Document passage:
It remains to be seen if these mechanisms will be flexible enough to future proof the DMA and allow the Commission to stay ahead of developments in the digital economy and adapt its regulatory powers accordingly.

The obligations imposed by the DMA on online platforms: a summary of the dos and don'ts

The DMA creates a mandatory set of rules for online platforms which are designated as gatekeepers for one or more CPS. The rules are intended to stop gatekeepers from imposing unfair terms and conditions on businesses and end users and ensure effective competition within and between different digital ecosystems.  

The rules reflect, and are largely modelled on, the enforcement experience acquired by the Commission in previous digital antitrust cases and comprise the following (overlapping) categories of obligations.

Obligations to prevent the leveraging of market power across different digital markets

  • A gatekeeper must ensure that end users can easily unsubscribe or uninstall pre-installed core platform services or change the default settings of the operating system, web browser, and/or virtual assistant.
  • Similarly, app developers cannot be forced to use a gatekeeper’s identification services, web browser engines or in-app payment systems to gain access to its app store.
  • The DMA also prohibits self-preferencing to prevent gatekeepers from discriminating and treating their own goods and services more favourably than those of third parties.

Obligations to overcome barriers to entry or expansion and facilitate switching and multi-homing

  • These include obligations to give fair, reasonable, and non-discriminatory (FRAND) access to app stores, search engines and social networking services. There is also an obligation imposed on a gatekeeper to share with rival search engines on FRAND terms anonymised ranking, query, click and viewing data for free and paid search generated by end users on its online search engine
  • Interoperability is another important feature of the DMA. End users must, for example, be able to install third party apps or app stores (e.g. through so called “side loading”) that can interoperate with a gatekeeper’s operating system. A platform must also enable interoperability for third party messaging services if it has been designated as a gatekeeper for such services.  A gatekeeper can, however, take strictly necessary and proportionate measures to ensure that interoperability does not compromise the integrity of its ecosystem.

Jobs:
(a) In the records, copy out the part that opens with the line containing "Looking at the" and runs through the end of the records.
(b) Proceed with the passage on the Digital Markets Act's obligations for gatekeepers, starting right after its last sentence.

Given information:
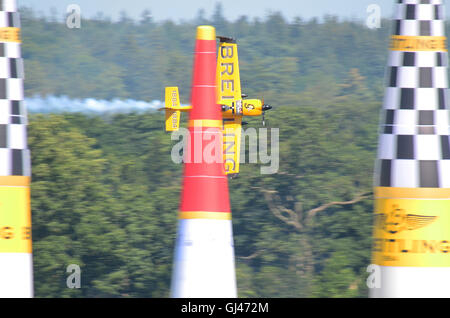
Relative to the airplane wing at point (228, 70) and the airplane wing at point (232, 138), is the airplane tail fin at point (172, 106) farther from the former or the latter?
the airplane wing at point (232, 138)

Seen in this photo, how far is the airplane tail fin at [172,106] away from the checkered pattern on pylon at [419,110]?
5.99 meters

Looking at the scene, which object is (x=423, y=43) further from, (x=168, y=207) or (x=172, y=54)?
(x=172, y=54)

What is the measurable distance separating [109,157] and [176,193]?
15.2 feet

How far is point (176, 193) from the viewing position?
102 feet

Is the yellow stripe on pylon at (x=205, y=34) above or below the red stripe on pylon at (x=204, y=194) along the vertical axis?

Outputs for the tasks:
(a)
Looking at the scene, which object is (x=423, y=43) further from, (x=168, y=207) or (x=172, y=54)?
(x=172, y=54)

What is the measurable distance separating [109,157] and [176,193]?
15.2 feet

How far is point (176, 193) from the viewing position?
102 feet

Is the yellow stripe on pylon at (x=205, y=34) above or below the red stripe on pylon at (x=204, y=194) along the vertical axis?

(b)
  • Gatekeepers for online intermediation services must allow business users to offer their products/services on better terms on other platforms or their own website (i.e. both wide and narrow MFNs are prohibited). Furthermore, to prevent market foreclosure, there is a prohibition of so-called “anti-steering provisions” to ensure that app developers can contract with end users outside the gatekeeper’s app store.

Advertising-related transparency obligations

  • Gatekeepers providing online advertising services will need to give business users free access to their performance measuring tools and to all the necessary information concerning the price, fees and performance of their advertisements. This is designed to reduce the opacity which can characterise online advertising and give advertisers and publishers more information and knowledge about the conditions of the online advertising services they purchase. The main objective behind such greater transparency is to facilitate switching between online advertising services providers whose performance advertisers and publishers will be able to compare more easily.

Obligations related to the exploitation and sharing of business and user data

  • The DMA prohibits a gatekeeper from combining, without user consent, personal data collected through its CPS with data sourced from other services. A gatekeeper will also be required to facilitate free and effective data portability for data generated through its core platform and business users will be entitled to have access to the data generated by their activities.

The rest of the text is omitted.